Having spent my formative years in California, I associate some of my good memories with
In-N-Out Burger. In-N-Out’s Californian roots make my California memories even more special. Now,
suppose I were to be the only one in my social circle to discover a legitimate In-N-Out in Shanghai,
China. Those special memories would rush back to my mind. Shanghai’s aura would become slightly
Californian. My surprise would be coupled with a tint of amusement.
If this were to happen, I would be remiss not to consider the role of intellectual property
lawyers. Without them, there would have been unaccounted insecurities that could lead others to infringe on In-N-Out’s trade secrets. Without these securities, In-N-Out would have not successfully expanded.
Without the expansion, an iconic burger would not have made it to Shanghai’s streets. No cuisine
exchange, and no cultural collision, would have occurred.
Today, you can find your favorite restaurants across the globe, where disparate worlds seem to
encounter each other more often than not through cultural collisions. I want to use my law degree to
enable anyone to navigate today’s era of cultural collisions. I want to be a lawyer in order to enable
others to experience the cultural collisions I have lived through. Let me take you to Urumqi, the capital
of China’s Xinjiang Uyghur Autonomous Region, in July, 2016.
Following a thirty-two hour train ride from Beijing, I reached Heping Road, a bustling artery in
Urumqi. Turkic beats emanating from car radios and Chinese newscasts blaring from households
surrounded my walk through the city streets. Chinese customers bought Uyghur naan bread while
Uyghur shoppers sniffed Chinese incense. This was a land of cultural collisions.
While browsing through the windows of a tailor shop, something caught my eye. It was a
yellow-orange logo with a cartoon chicken tipping its top hat and wearing a bowtie. “You have got to
be kidding me,” I thought to myself. It was an AlBaik restaurant. My eyes grew. I gaped.
AlBaik is a Saudi Arabian chicken restaurant with beloved signature sauces and spices. It is
arguably the most popular restaurant in the Kingdom. Despite its strong reputation, Saudi Arabia only
has 68 AlBaik locations, all of which are only in the country’s Western Hejaz Region. In fact, the Saudi
royal family prohibits AlBaik from expanding to Eastern Saudi Arabia, where its princes fear that AlBaik
would outcompete their KFC and Burger King franchises.
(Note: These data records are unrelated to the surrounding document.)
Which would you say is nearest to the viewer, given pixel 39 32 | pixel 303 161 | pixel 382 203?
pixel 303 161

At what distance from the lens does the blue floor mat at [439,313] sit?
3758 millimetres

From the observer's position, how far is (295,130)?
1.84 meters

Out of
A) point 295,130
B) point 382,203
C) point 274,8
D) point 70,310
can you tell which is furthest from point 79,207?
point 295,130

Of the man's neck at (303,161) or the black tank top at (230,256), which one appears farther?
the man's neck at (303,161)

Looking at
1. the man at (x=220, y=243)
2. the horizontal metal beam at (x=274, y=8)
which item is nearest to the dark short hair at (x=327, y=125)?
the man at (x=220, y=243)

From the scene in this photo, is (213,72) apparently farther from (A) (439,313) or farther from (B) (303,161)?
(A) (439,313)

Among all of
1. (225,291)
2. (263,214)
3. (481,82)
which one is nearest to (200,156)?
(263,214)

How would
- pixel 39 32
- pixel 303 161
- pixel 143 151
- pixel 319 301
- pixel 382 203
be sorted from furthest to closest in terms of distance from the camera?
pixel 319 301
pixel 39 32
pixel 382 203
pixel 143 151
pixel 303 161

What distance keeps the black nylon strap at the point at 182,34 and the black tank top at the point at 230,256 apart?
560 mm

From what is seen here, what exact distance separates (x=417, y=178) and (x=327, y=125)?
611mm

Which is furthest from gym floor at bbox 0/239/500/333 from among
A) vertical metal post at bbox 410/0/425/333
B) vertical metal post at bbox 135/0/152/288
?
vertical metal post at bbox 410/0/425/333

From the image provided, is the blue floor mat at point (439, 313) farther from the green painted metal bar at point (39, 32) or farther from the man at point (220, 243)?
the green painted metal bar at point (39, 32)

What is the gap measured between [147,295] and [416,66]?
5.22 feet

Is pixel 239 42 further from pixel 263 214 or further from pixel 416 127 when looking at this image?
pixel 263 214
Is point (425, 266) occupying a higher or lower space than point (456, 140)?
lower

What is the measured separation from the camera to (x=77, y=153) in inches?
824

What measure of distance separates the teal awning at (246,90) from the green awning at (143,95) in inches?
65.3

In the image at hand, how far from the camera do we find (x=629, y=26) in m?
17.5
As I entered Urumqi’s AlBaik, I entered a part of home. The appearance of the orange-red
secret sauce, the smell of the Saudi spices, and even the employee uniforms were uncannily similar to
what I find in Saudi Arabia. After I ordered my favorite sandwich, the Big Baik, I reminisced about my
special AlBaik moments. They include lunches with baseball teammates, my AlBaik meals with my first
crush, and a hallmark meal following my first pilgrimage to Mecca. Once I got my Big Baik, I enjoyed
the most surreal lunch of my life.
AlBaik’s attorneys did what the make-believe In-N-Out lawyers did. Through intellectual
property, they were able to devise the successful expansion of AlBaik across the silk road to Urumqi, a
city most of my Saudi friends have never heard of. These lawyers crossed cultural boundaries to build a
bridge of beautiful cultural collisions through unanticipated cuisine exchanges.